En résumé, si l’on nous permettait une comparaison, qui, bien que hasardeuse dans l’espèce, nous paraît caractériser cette situation nouvelle, nous dirions que Napoléon devint pour sa femme, naguère si poétisée, ce qu’est le bourgeois prud’homme pour la compagne de ses jours.

VIII

S’il est vrai comme on l’a dit, que le style, c’est l’homme, nous allons étudier Napoléon dans ses lettres à Joséphine, écrites de telle ou telle autre étape de cette route glorieuse où il a été sacré le plus grand capitaine des temps historiques, où il a rencontré tous les princes souverains, empereurs ou rois de l’Europe, imploré par les uns, adulé par les autres, arbitre des destinées de tous.

Au milieu des ovations les plus enthousiastes, l’homme n’a pas changé ; il va nous apparaître avec une simplicité, une bonhomie que n’altéreront ni l’éclat des succès, ni la pompe des réceptions royales, ni la magnificence obligée de son rang. Dans cette correspondance du mari à sa femme, il n’y a ni consul ni empereur ; on dirait d’un bon père de famille en tournée d’affaires.
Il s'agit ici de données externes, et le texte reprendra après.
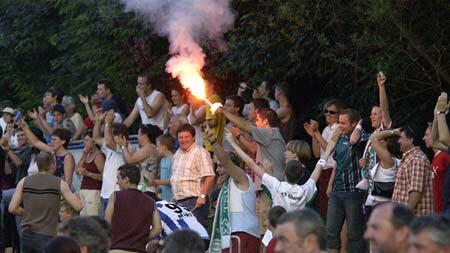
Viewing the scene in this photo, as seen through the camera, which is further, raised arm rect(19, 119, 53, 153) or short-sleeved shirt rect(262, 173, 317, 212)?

Ce sont les mêmes détails sur les moindres incidents de voyage, sur le plus ou le moins de bien-être trouvé dans les logements imprévus ; ce sont les mêmes recommandations patriarcales, les mêmes racontages sur les objets les plus futiles.

Ce côté immuable, pour ainsi dire, du caractère de Napoléon, va être mis en pleine lumière par les fragments suivants extraits de ses lettres écrites à tous les degrés de sa carrière :

« Il fait un si mauvais temps ici que je suis resté à Paris. La fête a été belle ; elle m’a un peu fatigué. Le vésicatoire que l’on m’a mis au bras me fait toujours souffrir beaucoup.

« J’ai reçu pour toi, de Londres, des plantes que j’ai envoyées à ton jardinier. S’il fait aussi mauvais à Plombières qu’ici, tu souffriras beaucoup des eaux. Mille choses aimables à maman et à Hortense. » (1801.)

« J’ai reçu ta lettre, bonne petite Joséphine. J’ai été hier à la chasse de Marly et je m’y suis blessé très légèrement au doigt, en tirant un sanglier. Hortense se porte assez bien. Ton gros fils a été malade, mais il va mieux. Je crois que ce soir, ces dames jouent le Barbier de Séville. » (23 juin 1803.)

« Il y a ici une très belle cour, une nouvelle mariée fort belle, et, en tout, des gens fort aimables, même notre électrice, qui paraît fort bonne, quoique fille du roi d’Angleterre… » (4 octobre 1805.)

« J’ai couché aujourd’hui chez l’ancien électeur de Trèves qui est fort bien logé. » (10 octobre 1805.)